Manon Cormier, fragments de vie d’une résistante

Pour elle, le temps s’est figé en 1945, au retour des camps et au sortir de la guerre. Elle aura consacré sa vie à se battre pour ses droits de femme et à défendre les plus démunis, vêtue de sa robe d’avocate ou de ses habits de résistante. Le nom de la Bordelaise est fixée aux mémoires, mais ses souvenirs restent secrets…

C’est un symbole de Bordeaux. Manon Cormier est ce genre de femmes qui en a fait plus que ce qu’elle pouvait faire. Féministe reconnue, brillante avocate mais aussi résistante, son nom orne les bâtiments et les rues de la ville et de ses alentours, et est même inscrit au Panthéon.

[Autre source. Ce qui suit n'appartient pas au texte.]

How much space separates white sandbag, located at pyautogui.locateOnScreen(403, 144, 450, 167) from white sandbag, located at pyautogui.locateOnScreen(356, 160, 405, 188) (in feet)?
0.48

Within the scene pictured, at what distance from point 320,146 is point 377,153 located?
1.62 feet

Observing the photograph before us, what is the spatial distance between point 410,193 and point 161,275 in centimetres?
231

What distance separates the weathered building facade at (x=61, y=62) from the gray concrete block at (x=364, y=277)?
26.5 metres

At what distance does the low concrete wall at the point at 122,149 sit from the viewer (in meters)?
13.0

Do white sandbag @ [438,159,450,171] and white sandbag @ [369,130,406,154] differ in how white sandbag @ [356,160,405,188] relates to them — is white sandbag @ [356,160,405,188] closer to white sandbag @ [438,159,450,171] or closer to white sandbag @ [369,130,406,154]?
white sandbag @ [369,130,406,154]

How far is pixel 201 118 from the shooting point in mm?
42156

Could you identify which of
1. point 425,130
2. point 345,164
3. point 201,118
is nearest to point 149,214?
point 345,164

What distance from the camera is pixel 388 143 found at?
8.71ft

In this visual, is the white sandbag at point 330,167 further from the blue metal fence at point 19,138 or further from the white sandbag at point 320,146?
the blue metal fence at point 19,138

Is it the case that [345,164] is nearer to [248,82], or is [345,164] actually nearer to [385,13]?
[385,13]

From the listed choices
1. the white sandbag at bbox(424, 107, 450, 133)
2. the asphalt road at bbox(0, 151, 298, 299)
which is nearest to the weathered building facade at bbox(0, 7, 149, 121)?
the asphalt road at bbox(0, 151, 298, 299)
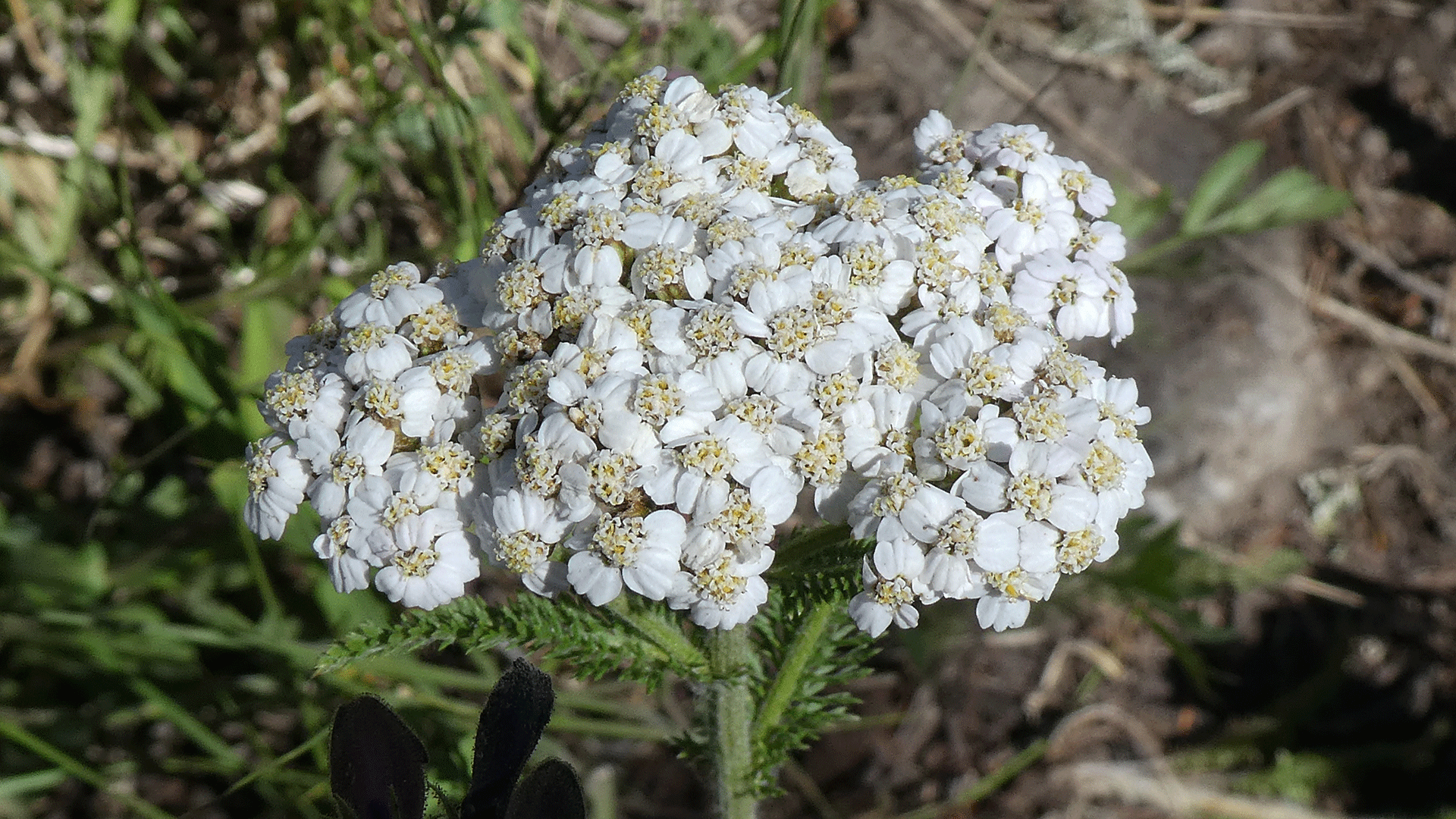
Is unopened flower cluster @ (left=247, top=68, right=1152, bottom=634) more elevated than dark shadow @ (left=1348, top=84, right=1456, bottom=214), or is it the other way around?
dark shadow @ (left=1348, top=84, right=1456, bottom=214)

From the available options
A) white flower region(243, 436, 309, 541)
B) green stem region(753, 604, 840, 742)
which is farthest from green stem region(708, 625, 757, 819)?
white flower region(243, 436, 309, 541)

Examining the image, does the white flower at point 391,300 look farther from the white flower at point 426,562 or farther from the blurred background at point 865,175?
the blurred background at point 865,175

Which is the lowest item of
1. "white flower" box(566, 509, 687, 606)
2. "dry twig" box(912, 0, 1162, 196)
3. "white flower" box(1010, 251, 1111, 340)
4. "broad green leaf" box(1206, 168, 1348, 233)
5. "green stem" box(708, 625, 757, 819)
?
"green stem" box(708, 625, 757, 819)

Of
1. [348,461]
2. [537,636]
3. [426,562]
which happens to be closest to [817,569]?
[537,636]

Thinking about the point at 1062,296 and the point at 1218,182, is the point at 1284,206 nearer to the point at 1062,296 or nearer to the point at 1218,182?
the point at 1218,182

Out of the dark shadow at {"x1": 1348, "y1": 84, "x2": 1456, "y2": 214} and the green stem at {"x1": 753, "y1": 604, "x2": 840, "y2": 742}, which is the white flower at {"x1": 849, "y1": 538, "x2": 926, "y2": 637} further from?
the dark shadow at {"x1": 1348, "y1": 84, "x2": 1456, "y2": 214}

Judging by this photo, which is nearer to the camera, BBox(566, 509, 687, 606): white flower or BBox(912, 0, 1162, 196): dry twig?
BBox(566, 509, 687, 606): white flower

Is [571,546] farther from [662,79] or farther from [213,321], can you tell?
[213,321]
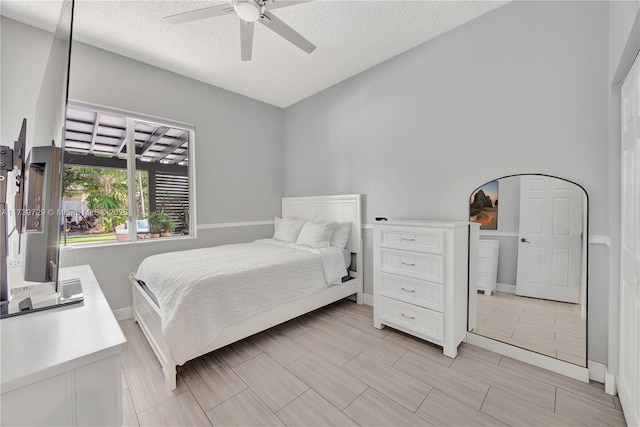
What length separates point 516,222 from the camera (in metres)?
2.11

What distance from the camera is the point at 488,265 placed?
87.6 inches

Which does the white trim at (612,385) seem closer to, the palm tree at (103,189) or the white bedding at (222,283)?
the white bedding at (222,283)

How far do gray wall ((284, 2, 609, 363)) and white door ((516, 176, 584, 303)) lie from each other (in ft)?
0.29

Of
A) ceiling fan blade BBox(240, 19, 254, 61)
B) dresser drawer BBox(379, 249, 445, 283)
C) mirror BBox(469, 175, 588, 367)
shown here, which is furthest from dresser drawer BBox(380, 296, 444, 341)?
ceiling fan blade BBox(240, 19, 254, 61)

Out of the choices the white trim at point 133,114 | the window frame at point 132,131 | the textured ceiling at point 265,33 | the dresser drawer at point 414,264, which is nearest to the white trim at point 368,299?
the dresser drawer at point 414,264

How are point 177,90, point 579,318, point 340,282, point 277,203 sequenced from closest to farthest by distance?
point 579,318
point 340,282
point 177,90
point 277,203

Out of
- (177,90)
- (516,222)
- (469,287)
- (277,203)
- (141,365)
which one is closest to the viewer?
(141,365)

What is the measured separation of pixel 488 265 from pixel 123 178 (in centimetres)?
384

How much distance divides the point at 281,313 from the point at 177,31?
278 cm

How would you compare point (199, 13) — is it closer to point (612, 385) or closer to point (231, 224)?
point (231, 224)

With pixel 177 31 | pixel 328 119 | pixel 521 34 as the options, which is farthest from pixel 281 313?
pixel 521 34

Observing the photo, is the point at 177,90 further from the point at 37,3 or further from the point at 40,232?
the point at 40,232

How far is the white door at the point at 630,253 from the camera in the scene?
124 centimetres

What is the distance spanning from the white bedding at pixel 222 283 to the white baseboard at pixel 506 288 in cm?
146
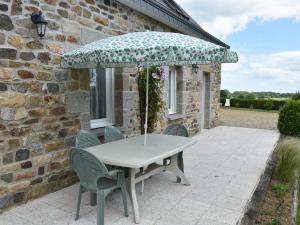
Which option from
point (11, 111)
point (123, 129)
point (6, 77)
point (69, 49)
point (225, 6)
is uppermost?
point (225, 6)

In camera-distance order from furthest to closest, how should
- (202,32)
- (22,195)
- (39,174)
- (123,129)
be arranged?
(202,32) → (123,129) → (39,174) → (22,195)

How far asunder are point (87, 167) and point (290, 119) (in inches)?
344

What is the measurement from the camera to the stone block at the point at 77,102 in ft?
13.6

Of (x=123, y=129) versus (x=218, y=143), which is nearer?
(x=123, y=129)

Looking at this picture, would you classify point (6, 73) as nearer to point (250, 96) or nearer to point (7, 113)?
point (7, 113)

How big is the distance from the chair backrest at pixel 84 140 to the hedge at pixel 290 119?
803cm

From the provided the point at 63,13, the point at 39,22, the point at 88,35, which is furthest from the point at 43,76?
the point at 88,35

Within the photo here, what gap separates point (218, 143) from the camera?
7660 mm

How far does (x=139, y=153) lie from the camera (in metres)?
3.33

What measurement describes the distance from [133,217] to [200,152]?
12.0 feet

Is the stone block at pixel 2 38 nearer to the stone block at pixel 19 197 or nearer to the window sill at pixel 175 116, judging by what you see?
the stone block at pixel 19 197

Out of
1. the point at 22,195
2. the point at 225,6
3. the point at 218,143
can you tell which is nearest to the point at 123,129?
the point at 22,195

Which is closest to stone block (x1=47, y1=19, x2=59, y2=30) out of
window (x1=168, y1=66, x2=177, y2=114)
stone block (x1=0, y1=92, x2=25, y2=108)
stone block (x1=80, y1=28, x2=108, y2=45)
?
stone block (x1=80, y1=28, x2=108, y2=45)

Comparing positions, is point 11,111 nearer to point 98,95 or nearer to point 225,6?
point 98,95
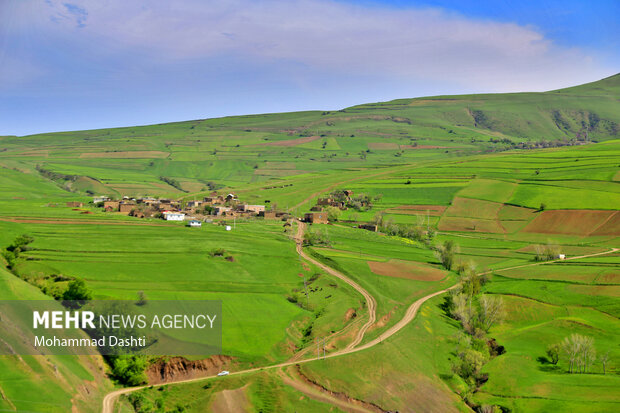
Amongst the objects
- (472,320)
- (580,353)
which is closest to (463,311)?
(472,320)

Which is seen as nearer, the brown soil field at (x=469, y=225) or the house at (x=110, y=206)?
the house at (x=110, y=206)

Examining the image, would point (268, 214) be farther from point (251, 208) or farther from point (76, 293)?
point (76, 293)

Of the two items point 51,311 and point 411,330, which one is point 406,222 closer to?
point 411,330

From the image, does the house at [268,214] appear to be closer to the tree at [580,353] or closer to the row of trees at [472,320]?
the row of trees at [472,320]

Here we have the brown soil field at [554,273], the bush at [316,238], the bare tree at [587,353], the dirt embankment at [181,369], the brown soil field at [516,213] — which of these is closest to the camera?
the dirt embankment at [181,369]

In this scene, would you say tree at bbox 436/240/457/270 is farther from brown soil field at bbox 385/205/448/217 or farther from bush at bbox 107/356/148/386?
bush at bbox 107/356/148/386

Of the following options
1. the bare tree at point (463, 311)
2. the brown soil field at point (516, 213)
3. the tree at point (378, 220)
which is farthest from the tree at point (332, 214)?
the bare tree at point (463, 311)
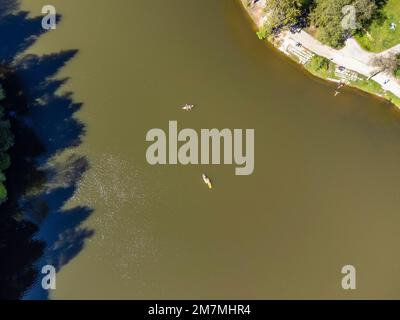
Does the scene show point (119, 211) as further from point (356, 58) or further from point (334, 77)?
point (356, 58)

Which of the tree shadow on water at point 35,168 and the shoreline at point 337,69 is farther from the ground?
the shoreline at point 337,69

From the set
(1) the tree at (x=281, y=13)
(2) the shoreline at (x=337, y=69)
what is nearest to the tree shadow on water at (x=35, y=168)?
(1) the tree at (x=281, y=13)

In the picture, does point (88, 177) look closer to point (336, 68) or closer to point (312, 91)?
point (312, 91)

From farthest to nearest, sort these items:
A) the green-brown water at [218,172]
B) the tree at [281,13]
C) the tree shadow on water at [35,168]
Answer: the tree at [281,13]
the tree shadow on water at [35,168]
the green-brown water at [218,172]

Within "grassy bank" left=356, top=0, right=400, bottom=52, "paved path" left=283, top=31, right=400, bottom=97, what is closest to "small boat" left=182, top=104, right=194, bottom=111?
A: "paved path" left=283, top=31, right=400, bottom=97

Le 30 novembre 1914, c’est d’un pas décidé qu’elle entre à la faculté de Droit de Bordeaux. Après trois brillantes années d’études, elle devient stagiaire au Barreau de la ville, où elle fait ses premières armes en tant qu’avocate. Elle finit par faire même définitivement partie de la profession après avoir fait sa demande au bâtonnier le 20 juin 1921.

Manon Cormier fait ainsi partie du cercle très fermé des avocates françaises, mais cela ne lui suffit pas : elle devient la même année la première femme bordelaise à postuler pour une thèse, et la première à obtenir le statut de secrétaire à la Conférence du Stage, accessible par le biais d’un concours d’éloquence au sein du Barreau.

De ces victoires de femme, Manon Cormier fait la base de son combat pour le genre, et mène des actions au sein de différentes organisations féministes comme la LPDF, la Ligue pour le droit des femmes, et noue dès les années 1920 des liens forts avec Maria Vérone, une figure nationale du combat pour les droits des femmes.

Mais dans le reste de l’entre-deux-guerres, on ne sait pas grand chose de la vie de Manon Cormier, qui devient une sorte d’image fugitive, se volatilisant d’un combat à l’autre. En tant qu’avocate, elle défend surtout les opprimés, les plus démunies, ceux qui n’ont pas les moyens de se payer un défenseur. Un choix, mais aussi une contrainte, sans doute, due aux obstacles rencontrées par une femme pour s’imposer dans le paysage judiciaire.

Car en dépit de tous ses efforts, Manon Cormier n’a pas réussi à se faire reconnaître de son vivant. C’est finalement la Résistance qui l’a menée vers une certaine forme d’éternité. De ses actions pour le Front national de lutte pour la libération et l’indépendance de la France, peu sont connues. En 1940, elle s’est pourtant déplacée à Paris pour prendre part aux combats, à la Résistance. Un épisode qui contribue à donner une nouvelle teneur héroïque à cette discrète Bordelaise.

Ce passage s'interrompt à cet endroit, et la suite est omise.